In copertina: Nettuno, Mosaico delle Stagioni, Palermo

La religione romana costituiva una dimensione importante dell’esistenza antica di Roma, ne modellava usi e istituzioni e ne caratterizzava nel profondo la vita pubblica e privata. La parola latina religio è di origine incerta ed è un termine di ampio significato: non aveva quasi nessun rapporto evidente con la sfera della morale, ma comprendeva piuttosto il senso del soprannaturale e del vincolo tra uomo e natura, della esistenza di forze esterne che coinvolgevano l’intera condizione umana; tali potenze invisibili permeavano la vita quotidiana, soprattutto quella domestica e quella agreste, e bisognava ottenerne l’aiuto con offerte e riti propizi. Vi erano diversi modi con cui gli uomini si potevano avvicinare a un dio: attraverso la preghiera con la quale si rivolgeva alla divinità una richiesta, attraverso il sacrificio che avrebbe indotto la divinità a soddisfare la richiesta; attraverso la divinazione, che permetteva di stabilire l’approvazione o meno del dio.

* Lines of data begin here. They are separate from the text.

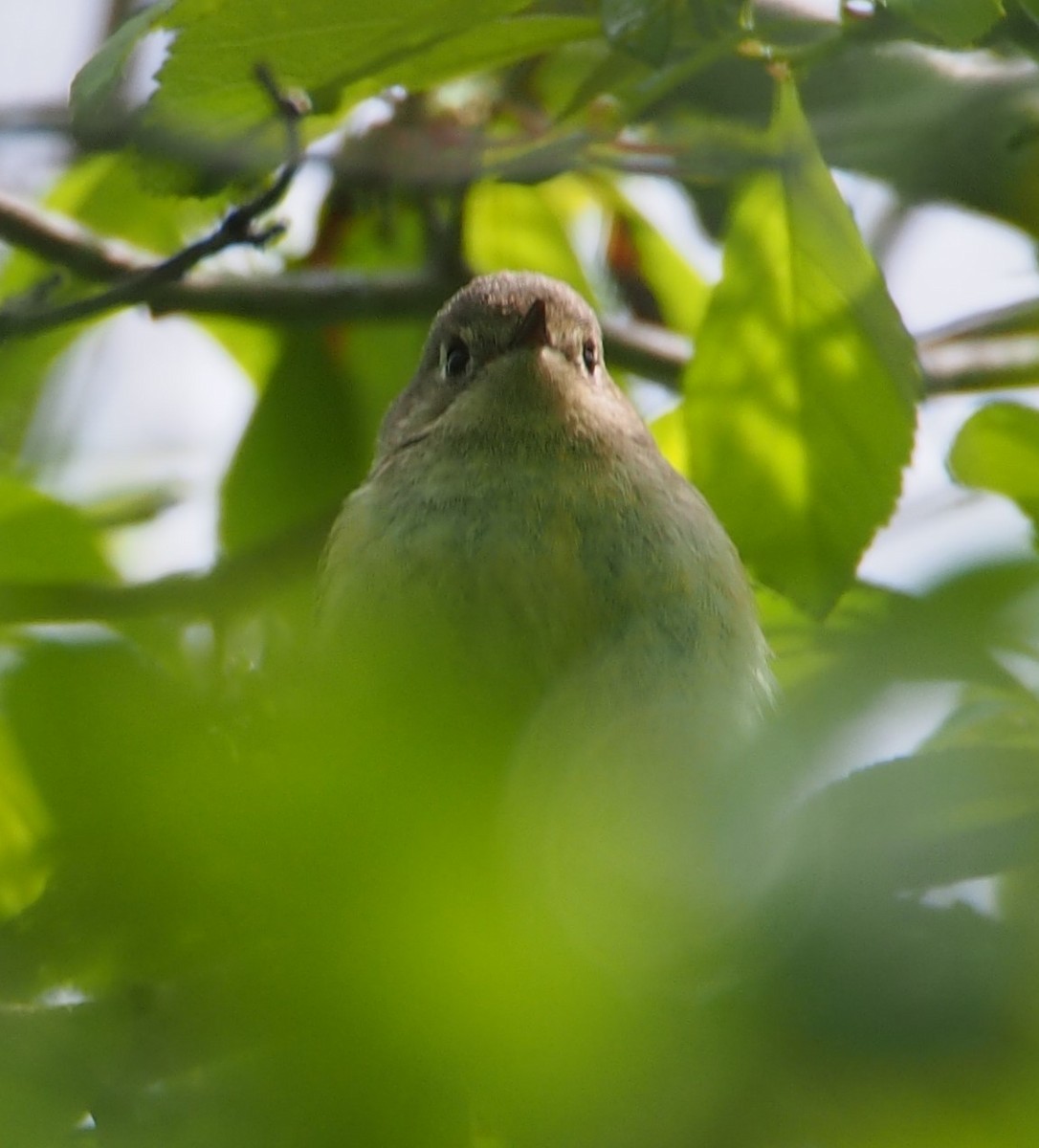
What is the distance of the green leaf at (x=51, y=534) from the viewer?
2.17 metres

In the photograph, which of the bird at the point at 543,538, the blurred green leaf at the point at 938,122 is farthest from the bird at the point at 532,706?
the blurred green leaf at the point at 938,122

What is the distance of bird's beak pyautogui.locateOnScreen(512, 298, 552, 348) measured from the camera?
13.4ft

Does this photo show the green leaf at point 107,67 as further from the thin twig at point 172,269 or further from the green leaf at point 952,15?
the green leaf at point 952,15

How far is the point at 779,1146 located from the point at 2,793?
0.60 meters

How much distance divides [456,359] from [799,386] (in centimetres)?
149

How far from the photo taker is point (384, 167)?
4.48 meters

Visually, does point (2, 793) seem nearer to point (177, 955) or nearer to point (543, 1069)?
point (177, 955)

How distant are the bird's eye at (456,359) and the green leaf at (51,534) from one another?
1.96m

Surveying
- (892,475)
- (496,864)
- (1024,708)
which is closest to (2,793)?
(496,864)

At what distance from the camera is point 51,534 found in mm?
2246

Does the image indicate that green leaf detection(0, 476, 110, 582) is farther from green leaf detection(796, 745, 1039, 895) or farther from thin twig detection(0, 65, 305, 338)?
green leaf detection(796, 745, 1039, 895)

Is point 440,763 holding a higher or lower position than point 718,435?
higher

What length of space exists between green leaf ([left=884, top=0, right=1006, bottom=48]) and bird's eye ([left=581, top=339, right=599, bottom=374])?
221cm

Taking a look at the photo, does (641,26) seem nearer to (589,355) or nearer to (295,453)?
(589,355)
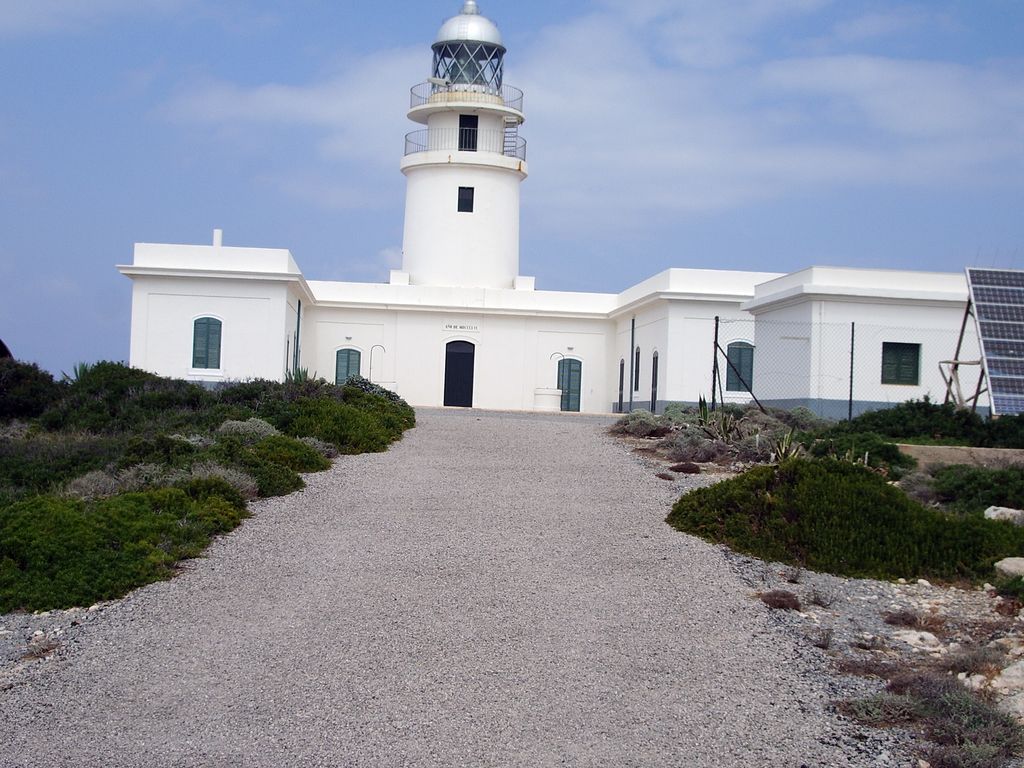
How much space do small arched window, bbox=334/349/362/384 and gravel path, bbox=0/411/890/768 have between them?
20919mm

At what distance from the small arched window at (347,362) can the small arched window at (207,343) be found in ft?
15.5

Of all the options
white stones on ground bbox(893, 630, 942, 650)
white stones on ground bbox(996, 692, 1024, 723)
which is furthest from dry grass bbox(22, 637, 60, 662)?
white stones on ground bbox(996, 692, 1024, 723)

Le divinità erano molte e varie, sovrintendevano tutte le attività, dalle più importanti per la vita cittadina (gli dei erano consultati attraverso gli auspici prima di ogni iniziativa) alle più piccole e banali (operazioni agricole dalla semina al raccolto e aspetti della vita quotidiana). La dimensione religiosa quindi permeò profondamente la società romana che non conobbe distinzione tra attività pubblica (politica) e culto religioso privato. A Roma la religione finì con l’influenzare tutte le attività politiche e di conseguenza con l’essere manipolata per interessi da parte delle più potenti personalità che controllavano anche le più importanti cariche religiose. La religione si collocava all’origine stessa della città: la mitica fondazione di Roma era stata compiuta da Romolo secondo precisi rituali sacri. L’adempimento accurato degli atti di natura religiosa favoriva in tal modo il senso di obbedienza verso lo Stato. Le religione costituiva quindi un elemento fondante della Res Publica romana, divenendo la base per la convivenza civile, per le strutture sociali e per il controllo politico.

Col tempo e con i contatti con altre popolazioni, in particolar modo Greci ed Etruschi, vi fu un ampliamento dell’orizzonte divino e un conseguente aumento di divinità presenti nel pantheon romano: il fenomeno più evidente è l’identificazione tra divinità autoctone e divinità greche (ad esempio Zeus-Giove, Atena-Minerva, Era-Giunone, Artemide-Diana, Ares-Marte, Ade-Plutone ecc.); altro fenomeno è il passaggio alla raffigurazione antropomorfa di divinità che originariamente erano solo entità o forze vitali e/o naturali. Al vertice della religione romana in origine si trovava una triade di dei, Giove, Marte e Quirino, che poi divennero Giove, Giunone e Minerva (probabilmente per influsso etrusco): la triade ebbe un tempio sul Campidoglio e fu perciò conosciuta come “triade capitolina” e fu al centro delle celebrazioni più importanti.

La religione romana aveva una natura pratica e contrattuale che si manifestava soprattutto nell’uso frequenti di vota (voti), vale a dire impegni presi in nome dello Stato come un successo politico o militare, o anche da privati: impegni che portavano a sacrificare al dio protettore parti di bottini, templi, ecc. Le formule di invocazione e di preghiera e le modalità di trasmissione erano trasmesse scrupolosamente e possibilmente senza variazioni, poiché il successo della pratica religiosa dipendeva dalla correttezza dello svolgimento rituale. Mancavano veri e propri testi di argomento religioso, elemento presente invece nell’ebraismo e nel cristianesimo.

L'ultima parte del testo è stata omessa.